Salí antes del trabajo, no sin asegurarme que llevaba el móvil conmigo, y fui directa al cementerio. Cuando entré en las oficinas, todo estaba oscuro. Dos puertas estaban entreabiertas. Me acerqué a la que tenía el letrero "Oficina" sobre el quicio. Un hombre estaba sentado ante un ordenador, a oscuras. Me dijo que pasara, al ver que me asomaba a la puerta. Le expliqué que iba a pagar la anualidad, y me pidió que me sentara. Intentó ser amable conmigo, mientas me imprimía la factura. Le sonreí y di las gracias mientras me acordaba de todas las cosas que sabía de esa empresa, por mi trabajo. Afortunadamente, él no sabía quién era yo.

Cuando salí de aquel sitio, caminé en dirección contraria a la salida, decidida de que las cosas pasan cuando tienen que pasar. Un par de horas antes, había caído una gran tormenta, que había limpiado el aire y refrescado el ambiente de un caluroso día de finales de junio en Madrid.

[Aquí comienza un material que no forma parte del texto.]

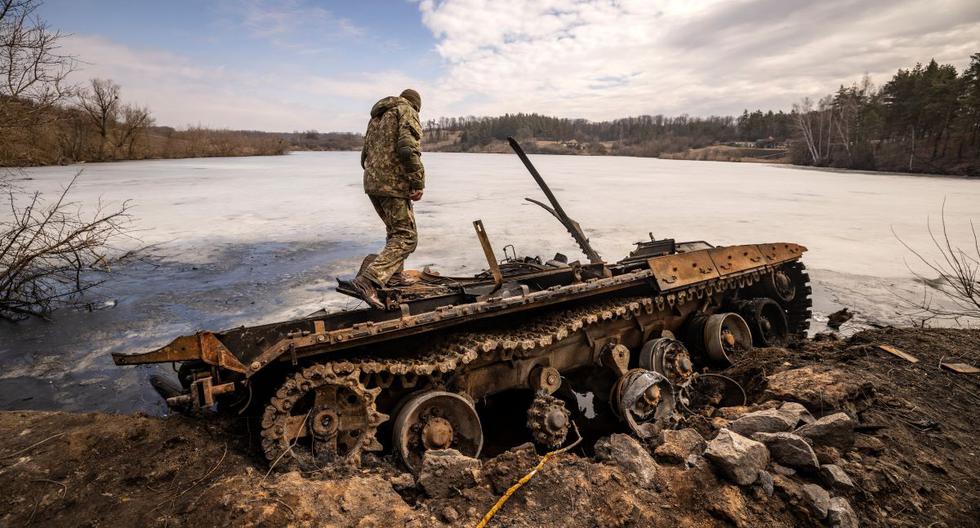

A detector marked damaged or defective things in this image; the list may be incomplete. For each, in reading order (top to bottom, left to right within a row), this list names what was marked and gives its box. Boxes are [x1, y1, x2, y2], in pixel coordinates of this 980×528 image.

burnt metal debris [113, 136, 812, 470]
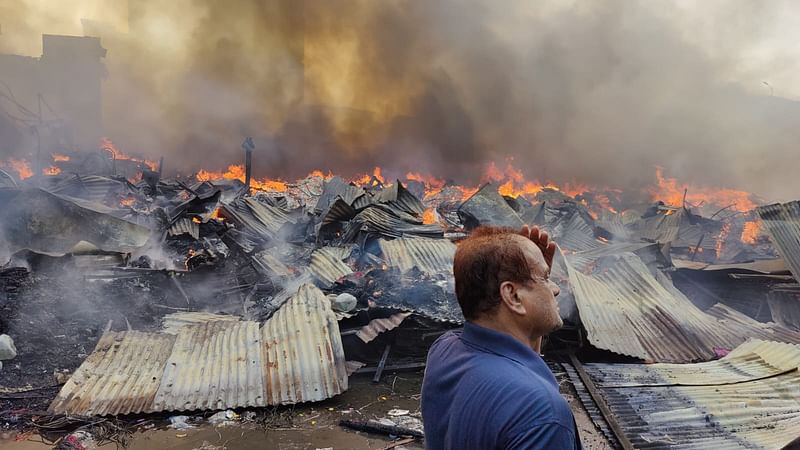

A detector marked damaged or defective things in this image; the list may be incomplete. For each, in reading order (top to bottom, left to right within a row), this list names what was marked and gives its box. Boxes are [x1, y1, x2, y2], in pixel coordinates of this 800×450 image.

crumpled metal roofing [166, 217, 199, 241]
crumpled metal roofing [310, 246, 354, 284]
crumpled metal roofing [380, 236, 456, 274]
crumpled metal roofing [756, 201, 800, 282]
crumpled metal roofing [568, 253, 800, 362]
crumpled metal roofing [49, 284, 350, 414]
crumpled metal roofing [580, 340, 800, 448]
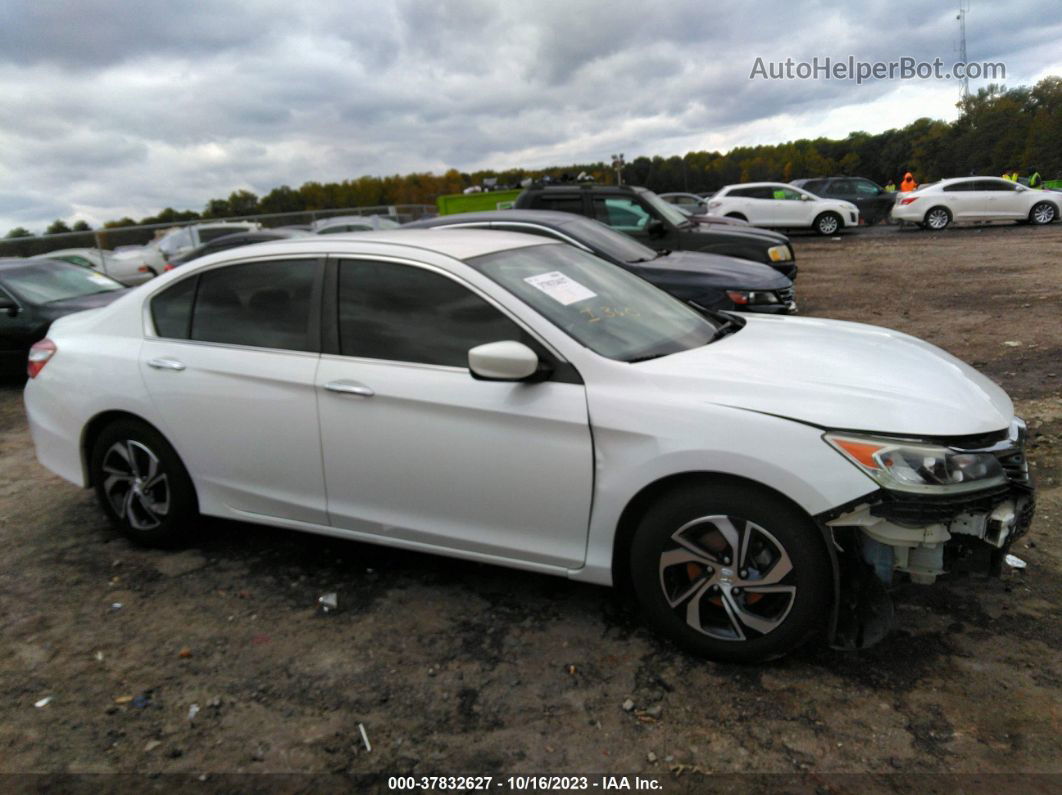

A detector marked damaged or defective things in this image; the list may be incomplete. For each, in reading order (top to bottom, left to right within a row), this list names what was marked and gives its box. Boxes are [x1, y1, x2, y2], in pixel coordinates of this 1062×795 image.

En el cementerio, no había nadie. Sólo me crucé con una mujer que salía cuando yo entraba. Caminé colina arriba, recordando la última vez que había estado allí, unos ocho años antes, por el entierro de mi abuela. El nicho estaba casi al final, haciendo esquina, y allí estaba también mi madre, después de que mi padre decidiese que prefería que sus cenizas estuviesen allí en lugar de en casa.

Fui parando en la esquina izquierda de cada hilera de nichos, hasta que las encontré, a las dos. Las personas más importantes de mi vida, junto a mis hijos. Las que han hecho que yo sea yo. Las que me cuidaron y criaron cuando yo no podía hacerlo por mí misma.

Leí sus nombres inscritos. Me besé las puntas de los dedos y presioné con ellos la piedra negra. Pensé en ellas durante unos minutos. Al menos, estaban juntas, aunque no creo que ellas estén en ese sitio, sólo lo que queda de su parte física, por eso me había resistido a ir hasta entonces.

Después caminé hacia el coche, despacio, pensando que si hubiera ido el día antes, seguramente no habría tenido tiempo de ir hasta allí y de enfrentarme a ver sus nombres escritos sobre la piedra de un nicho. Imagino que esto es el principio de la consciencia de que no podré volver a verlas ni hablar con ellas. Siguen congeladas, como si se tratase de un tiempo en el que nuestras vidas nos mantienen tan ocupadas que no tenemos un rato para hablar. 

Imagino que es la manera que tiene mi cerebro de amortiguar el dolor, al igual que consigue que casi dos horas esperando ante una puerta cerrada se convierta en la oportunidad de leer un libro.